Bilevel optimization, also known as two-level optimization, is an important branch within mathematical optimization. It has found applications across various domains, including economics, logistics, supply chain, transportation, engineering design, and machine learning. In this talk, we will present first-order methods for solving a class of bilevel optimization problems using either single or sequential minimax optimization schemes. We will also discuss the first-order operation complexity of these methods and present preliminary numerical results to illustrate their performance.

214:30 — Classification under strategic adversary manipulation using pessimistic bilevel optimisation

Adversarial machine learning concerns the situations where learners face attacks from active adversaries. In particular, the underlying distribution of the data is vulnerable to significant changes made by the adversary. We consider the case of test-time attacks, where such changes to the data occur in response to trained prediction models. Under these attacks, the accuracy of the prediction model at time of implementation is susceptible to significant decreases in accuracy. Such scenarios arise in applications such as spam email filtering, malware detection and fake-image generation. We model these interactions between the learner and the adversary as a game. While many game theoretic models exist, some of these assume that the players act simultaneously. However, in the case of adversarial learning, a perhaps more appropriate assumption is that players can observe their opponent's actions before making their own. For example, spam email senders might probe an email filter by sending test emails before deploying their final products. As such, we model the interaction between the learner and adversary as a Stackelberg game, with the learner taking the role of the leader. The adversary, modelled as a data generator, takes the role of the follower, constructing their generator in response to the learner's prediction function. The game is formulated as a pessimistic bilevel model to realistically capture the antagonistic nature of adversarial learning scenarios. While existing pessimistic models rely on assumptions about the uniqueness of the lower-level solution, we will present our model and solution method which do not make such assumptions.

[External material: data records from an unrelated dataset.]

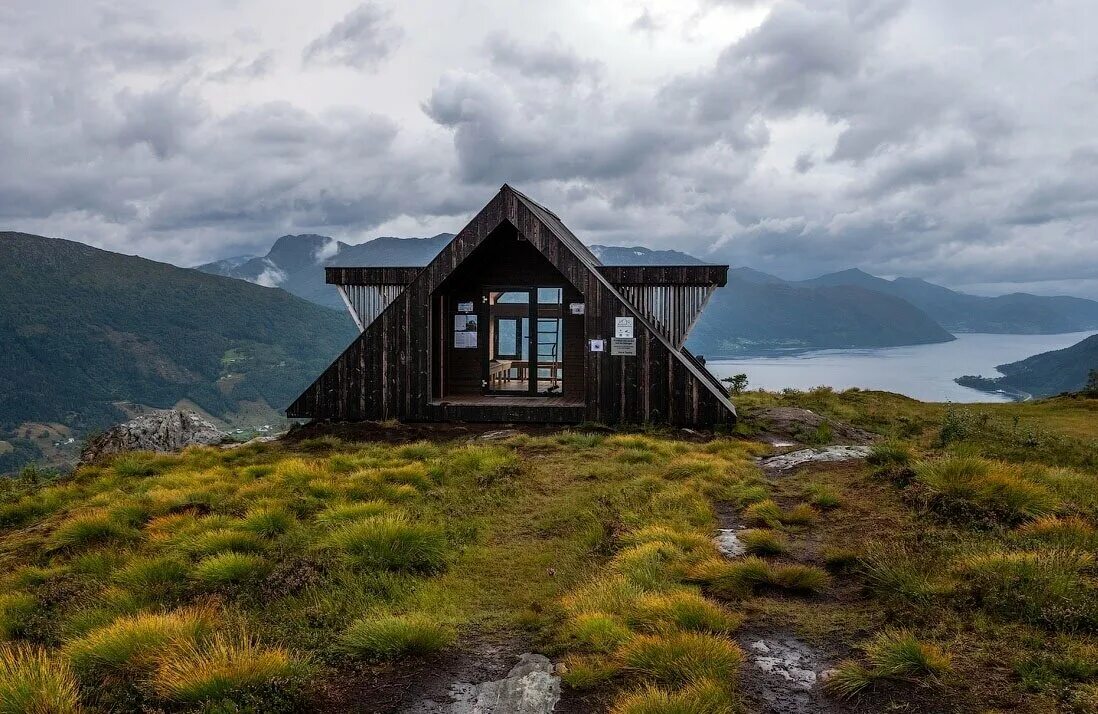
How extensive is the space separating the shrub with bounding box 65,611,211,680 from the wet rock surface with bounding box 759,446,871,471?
1046 centimetres

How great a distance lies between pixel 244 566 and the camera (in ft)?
22.5

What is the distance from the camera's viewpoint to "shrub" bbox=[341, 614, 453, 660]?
5.34 meters

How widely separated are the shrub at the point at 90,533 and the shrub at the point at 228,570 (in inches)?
101

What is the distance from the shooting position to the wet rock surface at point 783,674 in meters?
4.47

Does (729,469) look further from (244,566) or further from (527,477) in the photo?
(244,566)

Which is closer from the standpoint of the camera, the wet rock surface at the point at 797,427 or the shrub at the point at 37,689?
the shrub at the point at 37,689

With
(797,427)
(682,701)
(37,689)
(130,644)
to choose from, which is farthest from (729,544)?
(797,427)

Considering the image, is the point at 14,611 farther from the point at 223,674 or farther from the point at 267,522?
the point at 223,674

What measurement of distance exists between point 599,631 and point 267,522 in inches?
203

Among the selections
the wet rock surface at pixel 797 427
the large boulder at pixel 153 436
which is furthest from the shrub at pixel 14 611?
the wet rock surface at pixel 797 427

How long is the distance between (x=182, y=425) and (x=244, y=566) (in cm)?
1634

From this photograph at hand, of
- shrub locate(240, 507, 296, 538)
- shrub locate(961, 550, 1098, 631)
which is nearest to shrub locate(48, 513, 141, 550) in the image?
shrub locate(240, 507, 296, 538)

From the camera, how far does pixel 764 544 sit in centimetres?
753

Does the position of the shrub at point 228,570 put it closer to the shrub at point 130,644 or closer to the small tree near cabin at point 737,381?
the shrub at point 130,644
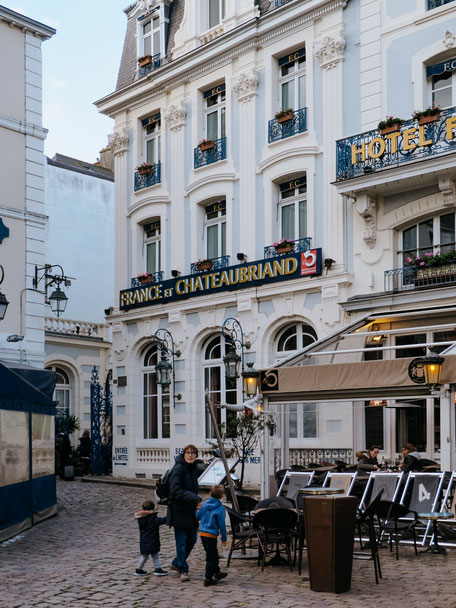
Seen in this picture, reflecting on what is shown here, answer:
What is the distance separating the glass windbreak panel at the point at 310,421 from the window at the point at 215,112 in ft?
25.4

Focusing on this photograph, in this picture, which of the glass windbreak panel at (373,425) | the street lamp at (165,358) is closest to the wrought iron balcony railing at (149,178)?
the street lamp at (165,358)

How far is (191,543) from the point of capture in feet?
34.1

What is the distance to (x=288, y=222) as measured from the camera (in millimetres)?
21797

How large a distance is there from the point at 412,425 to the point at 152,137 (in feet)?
40.1

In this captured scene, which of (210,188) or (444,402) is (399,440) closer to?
(444,402)

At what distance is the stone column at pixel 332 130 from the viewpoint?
2008 centimetres

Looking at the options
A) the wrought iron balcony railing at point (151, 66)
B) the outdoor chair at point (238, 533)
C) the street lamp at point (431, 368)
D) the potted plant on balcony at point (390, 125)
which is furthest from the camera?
the wrought iron balcony railing at point (151, 66)

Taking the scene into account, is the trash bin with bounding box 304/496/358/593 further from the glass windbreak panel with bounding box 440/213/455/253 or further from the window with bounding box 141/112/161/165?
the window with bounding box 141/112/161/165

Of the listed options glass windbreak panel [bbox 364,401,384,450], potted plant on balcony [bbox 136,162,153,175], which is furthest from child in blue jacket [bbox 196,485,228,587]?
potted plant on balcony [bbox 136,162,153,175]

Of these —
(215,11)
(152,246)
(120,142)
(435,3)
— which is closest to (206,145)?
(152,246)

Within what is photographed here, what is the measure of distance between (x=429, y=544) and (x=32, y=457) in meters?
→ 7.02

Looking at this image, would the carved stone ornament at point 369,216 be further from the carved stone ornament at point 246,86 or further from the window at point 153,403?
the window at point 153,403

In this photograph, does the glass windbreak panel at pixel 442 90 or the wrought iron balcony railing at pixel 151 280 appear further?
the wrought iron balcony railing at pixel 151 280

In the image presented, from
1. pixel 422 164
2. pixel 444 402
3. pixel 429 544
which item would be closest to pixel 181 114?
pixel 422 164
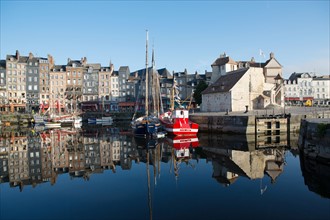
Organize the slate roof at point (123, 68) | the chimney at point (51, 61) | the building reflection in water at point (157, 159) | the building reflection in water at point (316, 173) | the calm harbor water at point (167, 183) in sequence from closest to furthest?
the calm harbor water at point (167, 183) < the building reflection in water at point (316, 173) < the building reflection in water at point (157, 159) < the chimney at point (51, 61) < the slate roof at point (123, 68)

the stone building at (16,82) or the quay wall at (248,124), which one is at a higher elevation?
the stone building at (16,82)

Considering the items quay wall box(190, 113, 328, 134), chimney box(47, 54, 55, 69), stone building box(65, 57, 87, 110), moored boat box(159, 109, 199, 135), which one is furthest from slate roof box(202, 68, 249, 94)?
chimney box(47, 54, 55, 69)

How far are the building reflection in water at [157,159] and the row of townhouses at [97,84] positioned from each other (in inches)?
902

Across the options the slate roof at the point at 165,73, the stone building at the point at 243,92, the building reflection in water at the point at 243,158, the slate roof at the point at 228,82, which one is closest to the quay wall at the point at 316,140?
the building reflection in water at the point at 243,158

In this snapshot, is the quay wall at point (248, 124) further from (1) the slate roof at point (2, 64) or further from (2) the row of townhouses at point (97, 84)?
(1) the slate roof at point (2, 64)

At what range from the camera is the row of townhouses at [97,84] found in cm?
5781

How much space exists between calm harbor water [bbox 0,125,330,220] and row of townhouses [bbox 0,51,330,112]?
28.3 m

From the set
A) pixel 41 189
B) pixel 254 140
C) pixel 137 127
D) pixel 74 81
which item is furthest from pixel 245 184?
pixel 74 81

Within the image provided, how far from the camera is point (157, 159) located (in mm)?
22625

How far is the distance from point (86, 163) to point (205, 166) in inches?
362

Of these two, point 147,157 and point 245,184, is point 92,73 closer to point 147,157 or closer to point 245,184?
point 147,157

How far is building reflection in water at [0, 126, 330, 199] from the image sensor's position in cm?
1751

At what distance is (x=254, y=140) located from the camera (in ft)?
102

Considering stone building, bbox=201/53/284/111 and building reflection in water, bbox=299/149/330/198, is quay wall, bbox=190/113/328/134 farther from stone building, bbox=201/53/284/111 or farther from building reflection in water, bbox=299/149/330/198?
building reflection in water, bbox=299/149/330/198
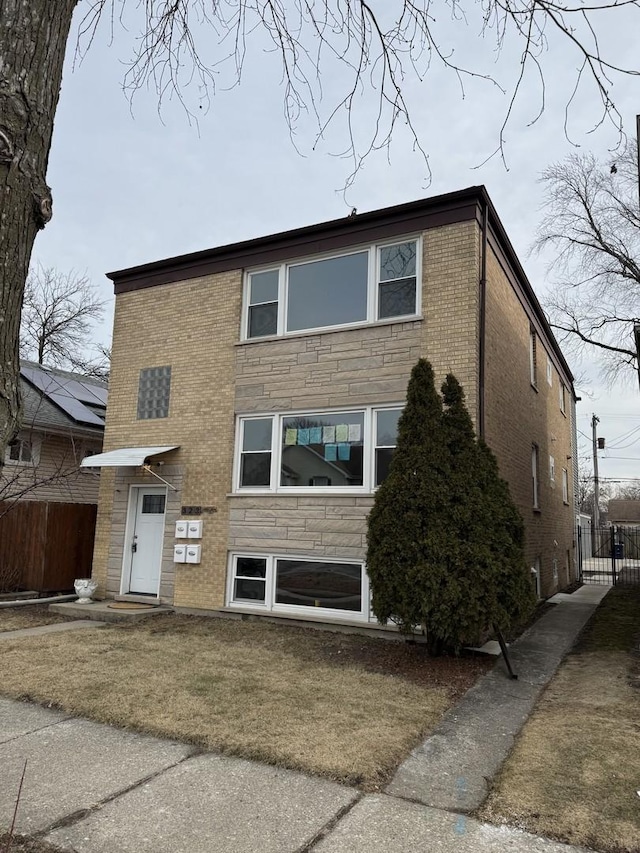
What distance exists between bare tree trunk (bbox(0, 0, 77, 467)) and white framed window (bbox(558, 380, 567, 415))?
1838cm

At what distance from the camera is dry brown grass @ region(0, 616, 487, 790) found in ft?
15.7

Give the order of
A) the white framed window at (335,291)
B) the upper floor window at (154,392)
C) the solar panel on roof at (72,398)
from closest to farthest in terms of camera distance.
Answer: the white framed window at (335,291), the upper floor window at (154,392), the solar panel on roof at (72,398)

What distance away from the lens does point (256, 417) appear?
36.0 feet

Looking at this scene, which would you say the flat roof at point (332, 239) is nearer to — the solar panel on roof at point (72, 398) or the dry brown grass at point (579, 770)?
the solar panel on roof at point (72, 398)

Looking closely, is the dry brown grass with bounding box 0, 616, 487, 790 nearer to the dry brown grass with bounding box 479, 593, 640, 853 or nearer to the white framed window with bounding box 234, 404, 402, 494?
the dry brown grass with bounding box 479, 593, 640, 853

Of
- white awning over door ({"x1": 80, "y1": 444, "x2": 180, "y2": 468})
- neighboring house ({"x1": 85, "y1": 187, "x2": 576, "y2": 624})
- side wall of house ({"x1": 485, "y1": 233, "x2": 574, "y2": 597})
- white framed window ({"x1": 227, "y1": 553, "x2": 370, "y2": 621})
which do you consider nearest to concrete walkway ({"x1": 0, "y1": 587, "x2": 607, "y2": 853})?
white framed window ({"x1": 227, "y1": 553, "x2": 370, "y2": 621})

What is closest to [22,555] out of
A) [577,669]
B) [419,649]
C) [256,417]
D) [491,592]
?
[256,417]

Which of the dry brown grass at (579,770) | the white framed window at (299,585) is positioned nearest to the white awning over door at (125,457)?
the white framed window at (299,585)

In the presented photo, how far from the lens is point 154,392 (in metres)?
12.0

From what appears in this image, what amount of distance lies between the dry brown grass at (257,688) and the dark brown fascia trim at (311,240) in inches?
252

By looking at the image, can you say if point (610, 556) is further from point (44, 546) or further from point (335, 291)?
point (44, 546)

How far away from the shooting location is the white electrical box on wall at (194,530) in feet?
35.7

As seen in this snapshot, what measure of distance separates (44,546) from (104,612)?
2839mm

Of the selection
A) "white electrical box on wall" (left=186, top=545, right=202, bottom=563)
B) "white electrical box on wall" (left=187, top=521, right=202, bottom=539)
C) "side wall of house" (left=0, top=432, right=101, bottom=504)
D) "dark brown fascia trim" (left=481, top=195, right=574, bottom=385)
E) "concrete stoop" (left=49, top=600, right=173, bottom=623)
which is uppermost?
"dark brown fascia trim" (left=481, top=195, right=574, bottom=385)
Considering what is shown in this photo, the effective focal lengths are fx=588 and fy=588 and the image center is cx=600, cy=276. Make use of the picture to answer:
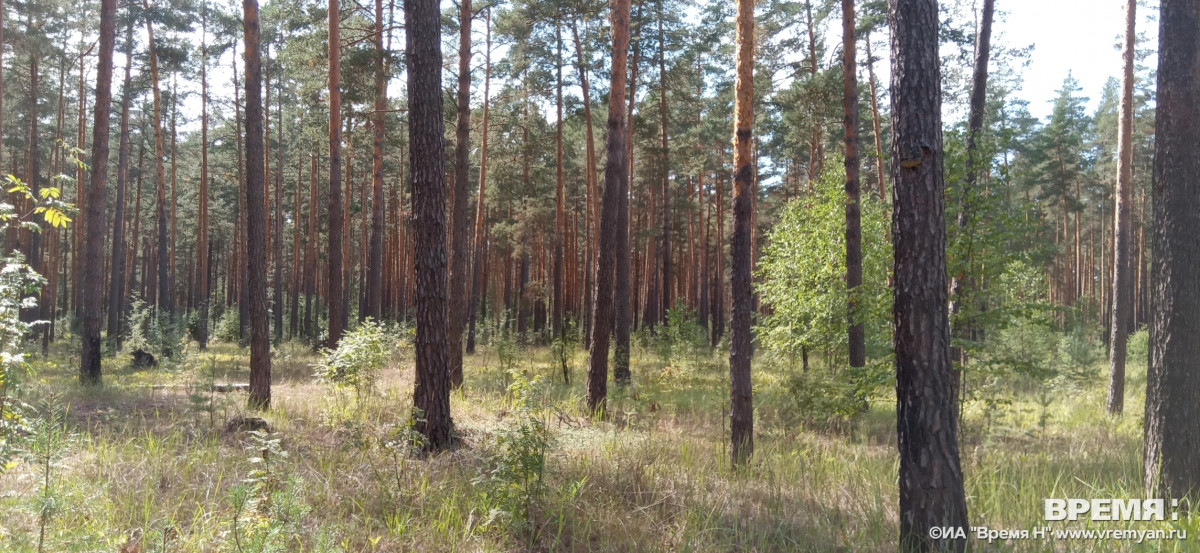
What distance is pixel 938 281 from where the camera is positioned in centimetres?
367

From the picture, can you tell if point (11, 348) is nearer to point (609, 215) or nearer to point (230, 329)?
point (609, 215)

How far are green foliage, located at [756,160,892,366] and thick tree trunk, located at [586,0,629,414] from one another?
3370 millimetres

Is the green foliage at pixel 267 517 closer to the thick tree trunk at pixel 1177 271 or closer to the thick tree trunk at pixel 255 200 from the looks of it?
the thick tree trunk at pixel 255 200

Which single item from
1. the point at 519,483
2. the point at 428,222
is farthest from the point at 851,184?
the point at 519,483

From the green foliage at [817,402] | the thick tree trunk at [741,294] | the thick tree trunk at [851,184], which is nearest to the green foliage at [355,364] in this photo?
the thick tree trunk at [741,294]

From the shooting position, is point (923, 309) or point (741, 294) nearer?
point (923, 309)

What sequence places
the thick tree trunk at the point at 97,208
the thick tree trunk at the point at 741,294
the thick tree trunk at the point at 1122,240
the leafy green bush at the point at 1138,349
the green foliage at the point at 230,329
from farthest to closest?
the green foliage at the point at 230,329 → the leafy green bush at the point at 1138,349 → the thick tree trunk at the point at 97,208 → the thick tree trunk at the point at 1122,240 → the thick tree trunk at the point at 741,294

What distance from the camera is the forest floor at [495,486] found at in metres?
3.66

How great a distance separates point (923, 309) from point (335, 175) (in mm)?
11699

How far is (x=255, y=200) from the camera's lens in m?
8.38

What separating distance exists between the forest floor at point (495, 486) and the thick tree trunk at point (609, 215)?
0.85 metres

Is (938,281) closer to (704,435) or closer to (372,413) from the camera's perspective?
(704,435)

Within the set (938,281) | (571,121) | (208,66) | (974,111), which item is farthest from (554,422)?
(208,66)

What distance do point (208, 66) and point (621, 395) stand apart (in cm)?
2322
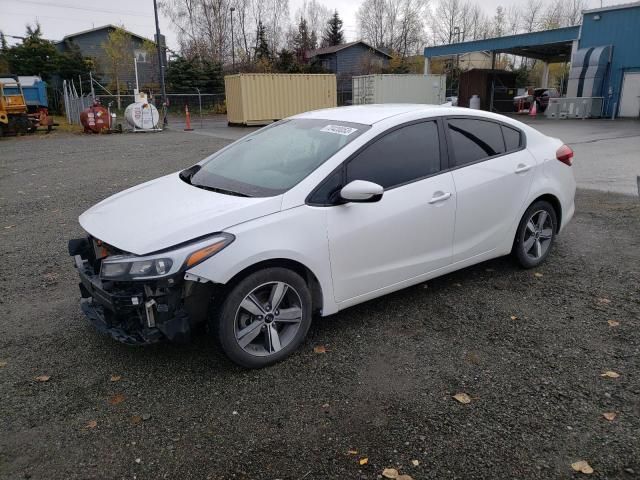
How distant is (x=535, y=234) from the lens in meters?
5.02

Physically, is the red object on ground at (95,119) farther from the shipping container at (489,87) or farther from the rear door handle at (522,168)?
the rear door handle at (522,168)

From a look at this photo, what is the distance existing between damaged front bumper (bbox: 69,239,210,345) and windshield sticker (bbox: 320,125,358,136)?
1.60 m

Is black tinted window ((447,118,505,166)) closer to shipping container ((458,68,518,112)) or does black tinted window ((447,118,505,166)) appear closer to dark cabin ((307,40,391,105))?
shipping container ((458,68,518,112))

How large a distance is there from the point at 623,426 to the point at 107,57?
47533 mm

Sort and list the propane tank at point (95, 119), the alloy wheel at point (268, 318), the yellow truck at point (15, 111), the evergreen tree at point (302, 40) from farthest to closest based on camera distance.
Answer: the evergreen tree at point (302, 40) < the propane tank at point (95, 119) < the yellow truck at point (15, 111) < the alloy wheel at point (268, 318)

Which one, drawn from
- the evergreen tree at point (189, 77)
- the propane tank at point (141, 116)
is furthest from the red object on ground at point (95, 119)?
the evergreen tree at point (189, 77)

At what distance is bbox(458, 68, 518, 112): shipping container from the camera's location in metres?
32.0

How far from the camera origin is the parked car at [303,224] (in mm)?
3127

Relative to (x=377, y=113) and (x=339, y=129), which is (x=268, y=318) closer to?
(x=339, y=129)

315:00 — A Banach-space view of neural network training

In this talk, we consider the problem of training neural networks with common regularization schemes such as weight decay (which corresponds to the standard Tikhonov regularization). In the case of shallow neural networks, it turns out that this non-convex optimization problem can be lifted to a convex optimization problem posed over a particular Banach space. Our main result is a theorem that states that every solution to the non-convex neural network training problem is a solution to the optimization problem posed over this Banach space. In particular, the solution set to the Banach-space problem is nonempty, convex, and weak* compact and its extreme points are finite-width neural networks whose widths are bounded by the number of data in the original training objective. This Banach space does not coincide with classical function spaces studied in analysis as it is defined via a measure of smoothness in the domain of the Radon transform of the underlying functions. We will discuss several implications of this correspondence between neural network training problems and Banach-space optimization problems towards the understanding of the impressive performance seen by neural networks. These results could also motivate the design of new optimization algorithms for training neural networks. If time permits, we will discuss extensions of these results to other architectures.